**GIVEN TASK:** Rewrite every line of the data below with "the camera" changed to "the observer" and nothing else altered. Leave the pictures out of your version.

**LISTING:**
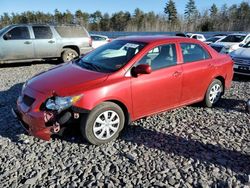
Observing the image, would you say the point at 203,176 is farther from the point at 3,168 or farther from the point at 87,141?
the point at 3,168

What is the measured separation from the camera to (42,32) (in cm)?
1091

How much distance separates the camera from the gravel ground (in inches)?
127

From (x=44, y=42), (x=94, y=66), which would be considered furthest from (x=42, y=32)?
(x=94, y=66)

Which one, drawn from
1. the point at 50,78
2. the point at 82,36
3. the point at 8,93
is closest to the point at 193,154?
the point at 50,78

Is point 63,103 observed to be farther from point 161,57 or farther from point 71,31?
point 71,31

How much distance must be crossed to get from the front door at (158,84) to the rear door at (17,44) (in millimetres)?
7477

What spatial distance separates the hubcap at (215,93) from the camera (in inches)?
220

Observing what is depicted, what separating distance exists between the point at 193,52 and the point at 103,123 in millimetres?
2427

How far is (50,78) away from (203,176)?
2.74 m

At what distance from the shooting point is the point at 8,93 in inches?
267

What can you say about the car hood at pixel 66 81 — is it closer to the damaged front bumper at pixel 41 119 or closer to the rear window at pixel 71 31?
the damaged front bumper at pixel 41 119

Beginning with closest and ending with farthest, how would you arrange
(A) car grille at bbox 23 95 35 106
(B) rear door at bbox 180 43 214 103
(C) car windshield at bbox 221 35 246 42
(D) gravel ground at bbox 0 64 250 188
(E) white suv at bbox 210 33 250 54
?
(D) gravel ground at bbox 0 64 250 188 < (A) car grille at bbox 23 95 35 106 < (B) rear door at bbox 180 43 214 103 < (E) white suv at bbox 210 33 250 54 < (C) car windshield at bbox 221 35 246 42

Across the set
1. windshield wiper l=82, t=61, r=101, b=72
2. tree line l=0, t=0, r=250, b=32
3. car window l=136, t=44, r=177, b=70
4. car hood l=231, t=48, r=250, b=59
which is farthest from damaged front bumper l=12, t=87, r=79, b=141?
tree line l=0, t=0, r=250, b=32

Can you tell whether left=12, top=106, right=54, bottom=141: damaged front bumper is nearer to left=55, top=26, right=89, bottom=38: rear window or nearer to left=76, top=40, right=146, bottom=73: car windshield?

**TASK ANSWER:**
Observing the image, would you say the point at 203,176 is farther from the point at 3,168 or farther from the point at 87,141?
the point at 3,168

What is the measured separation from the observer to (42,32) (in cm)?
1091

How much distance separates the observer from the gravel ground (in inches)?
127

From (x=44, y=42), (x=94, y=66), which would be considered furthest from (x=42, y=32)?
(x=94, y=66)

Which one, drawn from
1. the point at 50,78
2. the point at 82,36
3. the point at 8,93
is closest to the point at 193,154?
the point at 50,78

Is point 63,103 observed to be farther from point 161,57 or farther from point 71,31?
point 71,31

How much distance must be crossed to get from the front door at (158,84) to the rear door at (17,44) (in millimetres)?
7477

What spatial distance separates the hubcap at (215,93) from the observer (in inches)?
220

Observing what is depicted, what separating distance exists between the point at 193,52 and the point at 103,123 in millimetres?
2427

How far is (50,78) away from (203,176)?
2.74 m

At what distance from the shooting point is the point at 8,93 in inches?
267

What can you say about the car hood at pixel 66 81 — is it closer to the damaged front bumper at pixel 41 119 or closer to the rear window at pixel 71 31?
the damaged front bumper at pixel 41 119

Beginning with closest and ending with farthest, how would you arrange
(A) car grille at bbox 23 95 35 106
(B) rear door at bbox 180 43 214 103
(C) car windshield at bbox 221 35 246 42
(D) gravel ground at bbox 0 64 250 188
(E) white suv at bbox 210 33 250 54
?
(D) gravel ground at bbox 0 64 250 188 < (A) car grille at bbox 23 95 35 106 < (B) rear door at bbox 180 43 214 103 < (E) white suv at bbox 210 33 250 54 < (C) car windshield at bbox 221 35 246 42

Across the set
1. windshield wiper l=82, t=61, r=101, b=72
2. tree line l=0, t=0, r=250, b=32
3. car window l=136, t=44, r=177, b=70
4. car hood l=231, t=48, r=250, b=59
which is farthest from damaged front bumper l=12, t=87, r=79, b=141?
tree line l=0, t=0, r=250, b=32

Can you tell whether left=12, top=106, right=54, bottom=141: damaged front bumper is nearer to left=55, top=26, right=89, bottom=38: rear window or nearer to left=76, top=40, right=146, bottom=73: car windshield?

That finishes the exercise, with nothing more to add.